The British pound changed hands at $1.2806 <GBP=D4>, having hit a 1 1/2-month low of $1.2767 on Friday.
Against the euro, it slid to 5 1/2-month low of 92.54 pence per euro <EURGBP=D4> and last stood at 92.47.
The pound was under pressure from fears that Britain will end its post-Brexit transition period without agreeing any trading arrangements.
London explicitly acknowledged last week that it could break international law by ignoring some parts of its European Union divorce treaty, prompting a rapid rebuke from the EU’s chief executive.
Former British prime ministers Tony Blair and John Major said on Sunday Britain must drop a “shocking” plan to pass legislation that breaks its divorce treaty with the European Union, in a breach of international law.
The dollar stood at 106.13 yen <JPY=>, stuck in its familiar territory in the past couple of weeks.
Japanese Chief Cabinet Secretary Yoshihide Suga is poised to become head of Japan’s ruling party on Monday and prime minister on Wednesday, succeeding Shinzo Abe, the nation’s longest-serving leader.
Because Suga has long been a loyal aide to Abe and has vowed to continue his policies, few market players expect radical changes.
“The focus is on the line-up of his cabinet as well as whether he will call a snap election,” said Minori Uchida, chief FX strategist at MUFG Bank. “He is saying he will continue and advance Abenomics but it is questionable how much advancement he can make.”
The euro held firm after three straight days of gains at $1.18455 <EUR=>.
The common currency was supported after the European Central Bank showed no apparent sign of stemming the single currency’s appreciation.
The dollar’s index against a basket of currencies stood little changed at 93.317 <=USD>, with focus on the Federal Reserve’s policy announcement on Wednesday.
Expectations of further monetary easing by the Fed have been a drag on the dollar.

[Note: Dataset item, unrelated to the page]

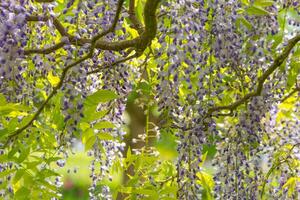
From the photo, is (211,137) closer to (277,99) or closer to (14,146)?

The dollar index has lost more than 4% so far this quarter.
But some analyst say markets may have gone too far in expecting further stimulus from the Fed.
“Having set aside yield curve control (YCC) as a near-term policy option, the FOMC does not seem to have an operational consensus on how to use the balance sheet,” New York-based strategists at Standard Chartered Bank wrote in report. “This may disappoint investors.”